Ah heck… it’s really simple. They are the assholes always lurking nearby to ruin your office day, your volunteer meeting, your family gathering. One such asshole will ruin the pad you’ve generously opened up to other kids traveling through the area. One or two will handily dismantle a commune started by idealists. And they will certainly have no trouble sowing dissension among women still vulnerable to bully tactics, nor will they hesitate to trash capable leaders. A crew of skilled assholes will make sure that young visionaries give up en masse and disgustedly, dispiritedly run away from their former friends, telling anybody who wants to listen that human nature is just too warped. Getting away from each other, stretching the distance again, back into the prison. Go to work, nose to the grindstone, and stop dreaming silly dreams. Money is the sure thing…
The assholes stand ready to disrupt any occasion where human beings suddenly and despite great odds come together in peace, love, and understanding. A flag goes up, and they rush to put into place the many tools of disconnection they have at their disposal. One of the most important is the “divide and conquer” strategy. The sister-women were successfully divided from traditional women who were not ready to rock the boat. They were divided from women who wanted to stay at home and raise families, and thought this, and volunteer work for their community, was a very satisfying way to live. Traitors to the cause! Some of the theoreticians of the women’s movement who had been given comfortable posts within the academic establishment were encouraged to move way out to the batshit-furious fringe, so that women began to leave the movement in droves. Women who passionately believed that safe abortion must be available, and those who equally passionately believed in nurturing human fetuses, were divided by a cultural war and bitter hatred that still simmers in the body politic. And power-hogging leaders moved into key roles of women’s political organizations that came to play prisoners’ games.
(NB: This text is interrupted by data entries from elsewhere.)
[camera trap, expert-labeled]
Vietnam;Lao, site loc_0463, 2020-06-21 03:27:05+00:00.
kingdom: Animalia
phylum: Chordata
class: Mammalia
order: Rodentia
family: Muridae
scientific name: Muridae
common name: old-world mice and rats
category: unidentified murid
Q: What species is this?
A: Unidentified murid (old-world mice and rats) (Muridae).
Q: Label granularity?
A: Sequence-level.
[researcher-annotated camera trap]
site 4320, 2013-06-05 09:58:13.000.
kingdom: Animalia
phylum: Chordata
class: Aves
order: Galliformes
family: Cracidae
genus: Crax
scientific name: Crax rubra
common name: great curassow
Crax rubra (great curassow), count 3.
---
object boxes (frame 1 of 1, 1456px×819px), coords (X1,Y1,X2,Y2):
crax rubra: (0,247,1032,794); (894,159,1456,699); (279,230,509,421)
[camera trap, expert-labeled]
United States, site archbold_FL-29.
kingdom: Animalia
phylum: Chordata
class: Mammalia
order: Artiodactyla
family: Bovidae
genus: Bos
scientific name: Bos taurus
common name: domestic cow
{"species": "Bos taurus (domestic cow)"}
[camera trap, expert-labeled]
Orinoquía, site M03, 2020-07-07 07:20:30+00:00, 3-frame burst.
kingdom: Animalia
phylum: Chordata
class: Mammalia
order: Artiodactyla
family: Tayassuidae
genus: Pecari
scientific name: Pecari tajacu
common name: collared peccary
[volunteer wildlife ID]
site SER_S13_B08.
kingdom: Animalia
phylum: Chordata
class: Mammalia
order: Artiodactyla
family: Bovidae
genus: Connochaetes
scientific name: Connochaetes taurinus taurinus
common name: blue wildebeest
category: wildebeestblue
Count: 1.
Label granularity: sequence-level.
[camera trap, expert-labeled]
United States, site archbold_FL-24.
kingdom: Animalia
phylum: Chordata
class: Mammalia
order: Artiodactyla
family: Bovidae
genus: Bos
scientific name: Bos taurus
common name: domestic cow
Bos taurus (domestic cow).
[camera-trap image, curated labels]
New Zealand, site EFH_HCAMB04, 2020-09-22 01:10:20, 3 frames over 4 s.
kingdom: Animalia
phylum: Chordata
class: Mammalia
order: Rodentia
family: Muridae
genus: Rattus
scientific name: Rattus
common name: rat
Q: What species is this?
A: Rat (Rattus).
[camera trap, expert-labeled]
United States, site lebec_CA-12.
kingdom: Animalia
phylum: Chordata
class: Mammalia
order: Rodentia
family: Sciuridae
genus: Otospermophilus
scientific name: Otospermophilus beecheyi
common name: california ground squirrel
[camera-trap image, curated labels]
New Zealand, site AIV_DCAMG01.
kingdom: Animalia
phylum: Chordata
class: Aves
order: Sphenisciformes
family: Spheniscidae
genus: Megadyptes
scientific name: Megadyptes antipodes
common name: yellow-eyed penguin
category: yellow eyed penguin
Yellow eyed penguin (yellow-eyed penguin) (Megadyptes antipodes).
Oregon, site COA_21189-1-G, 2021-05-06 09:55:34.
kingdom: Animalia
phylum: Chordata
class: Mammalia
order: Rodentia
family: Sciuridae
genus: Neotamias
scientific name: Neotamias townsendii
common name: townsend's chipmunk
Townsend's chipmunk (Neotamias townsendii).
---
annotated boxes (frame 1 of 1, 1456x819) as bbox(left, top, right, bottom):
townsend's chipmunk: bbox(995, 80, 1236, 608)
But of course, most assholes are not bigtime players. They simply act to make our day-to-day lives more stressful, more miserable; they make sure that when we do dare to come together, bridging the fearsome gap, they stand ready to make the experience unpleasant. Just imagine one of those meetings you went to for a cause you believed in… Do we need to go over the disappointing, ego driven, alienating, silencing, crazy-making, painful experience? On second thought, let’s not. Let us imagine another world instead. You come to the meeting, are warmly welcomed, and someone is asked to be your buddy, sharing with you the basics of the group. She slips you a handout that will explain in more detail when you get home. The interesting speaker keeps to 30 minutes as promised, stays true to topic, answers several questions, and then the group moves into a friendly and leisurely exploration of the issues raised where all voices are heard. At the end, your new buddy stops by again and invites you to the next gathering, maybe mentioning a really cool event they are working on; would you like to help? They sure could use your talents!
You think you died and went to heaven. Turning to the person who organized the meeting, you pop the question. My goodness, an enjoyable meeting that works! How did you do this? The friendly bear of a man who goes under the name of Dwight Towers cracks a big laugh. Simple, he says. We put in place the “no asshole rule.” It changed everything.